Rappel des dates-clés de la position française depuis le début du conflit en Syrie, en mars 2011.
- Appel à 'quitter le pouvoir' -
Le 18 août 2011, le président Nicolas Sarkozy appelle Bachar al-Assad, dans une déclaration avec la chancelière allemande Angela Merkel et le Premier ministre britannique David Cameron, à "quitter le pouvoir".
"Le président Assad, qui a recours à la force militaire brutale contre son propre peuple et qui porte la responsabilité de la situation, a perdu toute légitimité et ne peut plus prétendre diriger le pays", affirme la déclaration.
Dès mars, Paris avait "condamné les violences contre les manifestants".
- Ambassade fermée -
Le 2 mars 2012, Nicolas Sarkozy annonce que la France a décidé de fermer son ambassade pour dénoncer le "scandale" de la répression.

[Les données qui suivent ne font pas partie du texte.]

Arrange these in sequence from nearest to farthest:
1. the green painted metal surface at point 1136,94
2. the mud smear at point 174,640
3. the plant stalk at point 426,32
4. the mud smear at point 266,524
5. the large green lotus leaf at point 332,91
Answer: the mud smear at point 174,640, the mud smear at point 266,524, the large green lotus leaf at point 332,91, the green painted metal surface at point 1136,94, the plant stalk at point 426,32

Le 29 mai, le nouveau président François Hollande, à l'instar d'autres dirigeants occidentaux, annonce l'expulsion de l'ambassadrice de Syrie en France, Lamia Chakkour, en réponse à un massacre dans la province centrale de Homs. Lamia Chakkour reste cependant sur le territoire français en tant que représentante auprès de l'Unesco.
Le 13 novembre, Hollande annonce que la France reconnaît la nouvelle Coalition de l'opposition comme "la seule représentante du peuple syrien".
- Assad pas 'un partenaire' -
Le 28 août 2014, François Hollande affirme qu'Assad "ne peut pas être un partenaire de la lutte contre le terrorisme" en Syrie et en Irak, où les jihadistes du groupe Etat islamique (EI) contrôlent plusieurs régions.
Face aux percées de l'EI, une coalition internationale menée par les États-Unis est mise en place en septembre. La France, qui ne participe qu'en Irak, changera de stratégie en septembre 2015 pour élargir son périmètre d'action à la Syrie.
Le 26 février 2015, Hollande "condamne" le déplacement en Syrie de quatre parlementaires français, dont trois ont discuté avec Assad, dénonçant leur rencontre avec "un dictateur".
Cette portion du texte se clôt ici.